SEMARANG, (Gemparjateng.com) – Keberhasilan Kota Semarang bergabung dalam jaringan ASEAN Smart City Network (ASCN) menjadi langkah strategis bagi Pemerintah Kota (Pemkot) Semarang untuk memperkuat tata kelola pemerintahan berbasis teknologi.
Komitmen tersebut disampaikan Wali Kota Semarang, Agustina Wilujeng Pramestuti saat menghadiri Focus Group Discussion (FGD) II Dewan Pertimbangan Pembangunan Kota (DP2K), di Ruang Lokakrida Kantor Balaikota Semarang, Jumat, 19 Juni 2026.

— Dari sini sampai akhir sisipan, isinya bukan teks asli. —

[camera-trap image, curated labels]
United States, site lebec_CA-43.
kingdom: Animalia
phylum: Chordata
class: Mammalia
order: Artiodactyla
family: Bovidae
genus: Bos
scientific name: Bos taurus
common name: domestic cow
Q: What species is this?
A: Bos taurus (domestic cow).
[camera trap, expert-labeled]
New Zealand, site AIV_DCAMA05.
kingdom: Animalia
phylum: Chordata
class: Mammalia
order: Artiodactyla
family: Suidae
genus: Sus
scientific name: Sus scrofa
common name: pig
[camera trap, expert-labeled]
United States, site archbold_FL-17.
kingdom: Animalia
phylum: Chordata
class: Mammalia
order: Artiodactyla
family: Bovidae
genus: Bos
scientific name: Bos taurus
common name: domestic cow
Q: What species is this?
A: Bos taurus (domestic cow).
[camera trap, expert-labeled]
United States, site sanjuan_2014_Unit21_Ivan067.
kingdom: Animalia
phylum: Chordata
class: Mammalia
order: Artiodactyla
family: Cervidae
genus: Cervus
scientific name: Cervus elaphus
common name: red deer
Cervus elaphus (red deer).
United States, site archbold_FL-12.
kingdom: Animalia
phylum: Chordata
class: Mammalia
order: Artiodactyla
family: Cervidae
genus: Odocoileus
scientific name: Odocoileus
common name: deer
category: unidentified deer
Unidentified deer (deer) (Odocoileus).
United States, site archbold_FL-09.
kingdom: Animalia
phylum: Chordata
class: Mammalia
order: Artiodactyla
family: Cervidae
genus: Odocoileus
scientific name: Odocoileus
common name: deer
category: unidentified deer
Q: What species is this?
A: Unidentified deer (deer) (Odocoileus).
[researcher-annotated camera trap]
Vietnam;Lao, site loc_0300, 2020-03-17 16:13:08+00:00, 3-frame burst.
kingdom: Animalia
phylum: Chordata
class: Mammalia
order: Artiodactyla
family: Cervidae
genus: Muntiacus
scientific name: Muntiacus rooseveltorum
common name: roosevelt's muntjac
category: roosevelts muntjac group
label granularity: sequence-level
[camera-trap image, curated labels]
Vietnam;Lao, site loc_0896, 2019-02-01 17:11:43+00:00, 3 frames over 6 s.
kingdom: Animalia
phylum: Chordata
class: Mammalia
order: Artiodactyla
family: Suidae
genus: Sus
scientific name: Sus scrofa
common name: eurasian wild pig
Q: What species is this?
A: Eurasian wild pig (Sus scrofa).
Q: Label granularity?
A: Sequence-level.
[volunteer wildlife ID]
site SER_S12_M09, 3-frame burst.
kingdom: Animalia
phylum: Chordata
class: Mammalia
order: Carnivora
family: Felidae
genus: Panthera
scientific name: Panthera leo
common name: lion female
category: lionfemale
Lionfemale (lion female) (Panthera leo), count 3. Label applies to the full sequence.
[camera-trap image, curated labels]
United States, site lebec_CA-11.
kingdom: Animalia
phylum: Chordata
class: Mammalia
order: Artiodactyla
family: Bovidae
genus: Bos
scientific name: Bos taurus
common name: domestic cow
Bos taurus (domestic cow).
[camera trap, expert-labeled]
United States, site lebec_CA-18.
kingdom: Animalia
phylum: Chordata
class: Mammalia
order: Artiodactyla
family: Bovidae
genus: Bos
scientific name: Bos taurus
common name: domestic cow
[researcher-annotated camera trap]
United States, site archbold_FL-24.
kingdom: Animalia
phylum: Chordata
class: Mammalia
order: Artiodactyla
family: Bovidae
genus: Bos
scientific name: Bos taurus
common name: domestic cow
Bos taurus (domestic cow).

Dalam forum tersebut, Agustina menegaskan bahwa predikat sebagai bagian dari jaringan kota cerdas ASEAN harus diiringi dengan peningkatan kualitas pelayanan publik melalui sistem yang terintegrasi dan berorientasi pada kebutuhan masyarakat.
Menurutnya, konsep smart city tidak sekadar menghadirkan banyak aplikasi digital, melainkan membangun tata kelola pemerintahan yang memanfaatkan data sebagai dasar pengambilan kebijakan, teknologi sebagai solusi atas berbagai persoalan, serta peningkatan kesejahteraan masyarakat sebagai tujuan utama.
“Smart city bukan perlombaan membuat aplikasi sebanyak-banyaknya. Yang terpenting adalah bagaimana data dimanfaatkan untuk mengambil keputusan, teknologi menjadi alat menyelesaikan masalah, dan hasil akhirnya benar-benar meningkatkan kesejahteraan masyarakat,” kata Wali Kota Semarang yang akrab disapa Agustina itu.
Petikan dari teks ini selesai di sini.